___ TEXTO DE ORIGEM ___

NIETZSCHE POR FUKUSHIMA: o cansaço transformador

Postado em:
  • sexta-feira, 16 de julho de 2010
  • por
  • Chris Galdino
  • in
  • Este texto faz parte do terceiro bloco da série Conectivos Críticos, publicada em http://www.idanca.net/, junto com os textos dos críticos Carlinhos Santos (RS) e Joceval Santana (BA), a partir do que vimos na programação do Interação e Conectividade, evento produzido pelo Dimenti (Em Salvador, em junho).
    Essa foi a terceira vez que vi o "Fuku" apresentar seus cansaços. Para fazer uma ligação mais consistente com o inspirador niilismo de Nietzche, contei com a ajuda preciosa de André Pessoa. Valeu, professor!



     
    Ter fé é dançar na beira do abismo- sentenciou Nietzsche no final do século XIX. E como seria essa arriscada dança dos crédulos, imaginada por ele, hoje, no futurista século XXI? Mesmo sabendo que o filósofo estava usando uma metáfora, foi inevitável para mim, depois de assistir o mais recente trabalho do bailarino paulista Eduardo Fukushima, não fazer uma associação imediata à famosa frase. Partindo do seu próprio corpo, e provavelmente das suas crenças e descrenças, Fukushima decidiu não ficar somente à margem, na iminência de, na beira do abismo... Ele mergulhou no seu próprio abismo, e dessa queda voluntária e intencional trouxe sua dança. Caído no abismo, o bailarino começou uma viagem exploratória, uma expedição pelos seus gestos e movimentos para ver o que naturalmente permanecia. O que se incorporava. O que era seu. Usou o que o seu corpo conhecia para descobrir o que não conhecia, expandindo os movimentos que já havia experimentado em fases anteriores da pesquisa. Nem teorias nem temas, somente o corpo e essa vontade de autoconhecimento guiam esta sua busca como intérprete criador há pelo menos quatro anos, sendo ponto de partida e chegada de três solos e item principal do seu processo criativo. E por falar em processo- atual palavra-vedete dos eventos, editais e discursos da dança contemporânea- seu trabalho mais recente, Como superar o grande cansaço? (2010), aproveita bem a natureza inacabada dos processos, abrindo uma janela e mostrando pra gente em tempo real essa pesquisa em curso. Os improvisos diários feitos na sala de dança chegam ao palco, mantendo a cara de ensaio. A escolha de um figurino casual, a ausência de cenografia, iluminação simples, e a forma de iniciar e finalizar o solo, ajudam a estabelecer o caráter processual.

___

● INSTRUÇÃO A:
No texto de origem, qual é o nome do trabalho mais recente de Eduardo Fukushima?

___ REGISTROS LISTADOS ___

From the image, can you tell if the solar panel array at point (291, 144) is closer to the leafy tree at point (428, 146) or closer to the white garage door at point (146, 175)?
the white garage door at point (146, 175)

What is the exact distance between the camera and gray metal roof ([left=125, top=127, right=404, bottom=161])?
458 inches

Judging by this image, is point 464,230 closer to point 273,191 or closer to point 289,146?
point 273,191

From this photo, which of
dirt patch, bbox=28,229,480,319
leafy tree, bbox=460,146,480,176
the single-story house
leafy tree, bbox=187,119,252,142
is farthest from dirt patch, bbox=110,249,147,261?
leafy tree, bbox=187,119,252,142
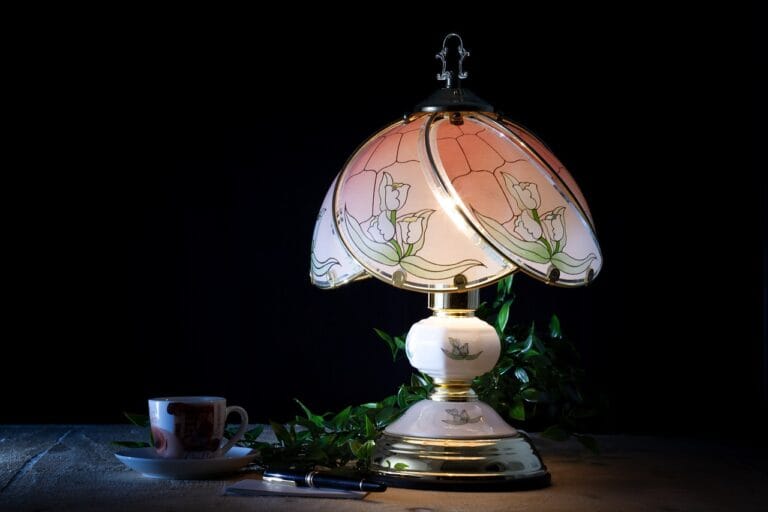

___

● INSTRUÇÃO B:
Coloque todos os registros acima numa lista JSON de strings, com uma string para cada linha e sem as linhas em branco. Deixe as imagens de fora.

● RESPOSTA ESCRITA A:
Como superar o grande cansaço? (2010)

● RESPOSTA ESCRITA B:
[
  "From the image, can you tell if the solar panel array at point (291, 144) is closer to the leafy tree at point (428, 146) or closer to the white garage door at point (146, 175)?",
  "the white garage door at point (146, 175)",
  "What is the exact distance between the camera and gray metal roof ([left=125, top=127, right=404, bottom=161])?",
  "458 inches",
  "Judging by this image, is point 464,230 closer to point 273,191 or closer to point 289,146?",
  "point 273,191",
  "From this photo, which of",
  "dirt patch, bbox=28,229,480,319",
  "leafy tree, bbox=460,146,480,176",
  "the single-story house",
  "leafy tree, bbox=187,119,252,142",
  "is farthest from dirt patch, bbox=110,249,147,261?",
  "leafy tree, bbox=187,119,252,142"
]